Amending the TAUP constitution

The union has to amend its constitution before developing a collective bargaining agreement with administration.

About a year ago, adjuncts protested on Liacouras Walk to join TAUP, the university’s full-time faculty union. | KARA MILSTEIN TTN FILE PHOTO

The university’s full-time faculty union is continuing plans to amend its constitution and negotiate a contract with administration to include more than 1,400 adjunct professors.

Adjunct faculty members voted to join the Temple Association of University Professionals in November 2015.

“[TAUP] is putting together ideas for proposals to bring to the bargaining table,” said TAUP President Art Hochner. He added the union was speaking with each member.

Jennie Shanker, adjunct professor in the Tyler School of Art, said bargaining priority surveys were sent to adjunct faculty members to gauge the most important concerns.

Adjunct faculty have expressed the “usual sort of concerns” like job stability and compensation, Hochner said.

Shanker added the surveys returned so far indicate adjuncts also prioritize issues like benefits and salary. TAUP hopes to have most of the surveys returned to hear as many voices as possible.

The survey results will lead to negotiations. TAUP is currently in the process of working to draft a new constitution that dues-paying members will need to ratify.

“At this point in time we’re in an in-between place where we’re moving forward,” Shanker said. “We’re part of the union, but we don’t have a contract.”

The goals of the amendments are mainly to change the union’s governance structure to include adjuncts and be more representational.

“[The proposals are] very inclusive and make it clear to everyone that every part of the faculty will have a voice,” Hochner said.

Hochner added TAUP also needs to negotiate a new contract with university management.

“The university has had some concerns of how [adjuncts joining] will change the face of the union,” said Sharon Boyle, associate vice president of human resources operations. The addition of adjuncts in TAUP could have a “significant impact on the way the union operates going forward,” she added.

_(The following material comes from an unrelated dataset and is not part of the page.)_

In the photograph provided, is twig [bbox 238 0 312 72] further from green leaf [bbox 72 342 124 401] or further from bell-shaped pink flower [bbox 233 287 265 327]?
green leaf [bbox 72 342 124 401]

A new contract is unique; the other 11 unions within the university are all operating on existing contracts, Boyle said.

Boyle added negotiations about full-time faculty between TAUP and administration last took place a little more than a year ago.

Since then, “TAUP had put forth a bit more of a confrontational stance on adjuncts,” she said.

She added administration has been “kind of stuck” since the union filed for adjunct accretion.

“We’re in a little bit of a limbo,” she said. “We thought we would be talking to them by now, but we understand they have a process.”

Following the amendments, there will likely be nominations and elections for additional representatives, Shanker said.

“Each of these constituencies will be guaranteed a place at the table,” she added. “[There will be a] wider range of people involved, from the executive committee level and down the line.”

Shanker said in comparison to last year, there is now a greater sense of optimism for the future.

“Just winning the election [to join TAUP] was huge,” she said. “Everyone feels more connected to other faculty. … Our future is that we’ll be working together.”

TAUP will vote on the amendments by the end of the semester, Shanker said.

Boyle, however, said it would be “optimistic” to vote so soon. A contract negotiation will likely take several months—the existing contract took five or six months to negotiate—because of the sheer volume of members included in the union and the need to accommodate both full-time and adjunct faculty, Boyle said.